■ Task statement:
Reproduce each of the entries below word for word, keeping every line as it appears.

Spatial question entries
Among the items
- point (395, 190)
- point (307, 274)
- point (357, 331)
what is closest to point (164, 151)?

■ The reply:
Among the items
- point (395, 190)
- point (307, 274)
- point (357, 331)
what is closest to point (164, 151)?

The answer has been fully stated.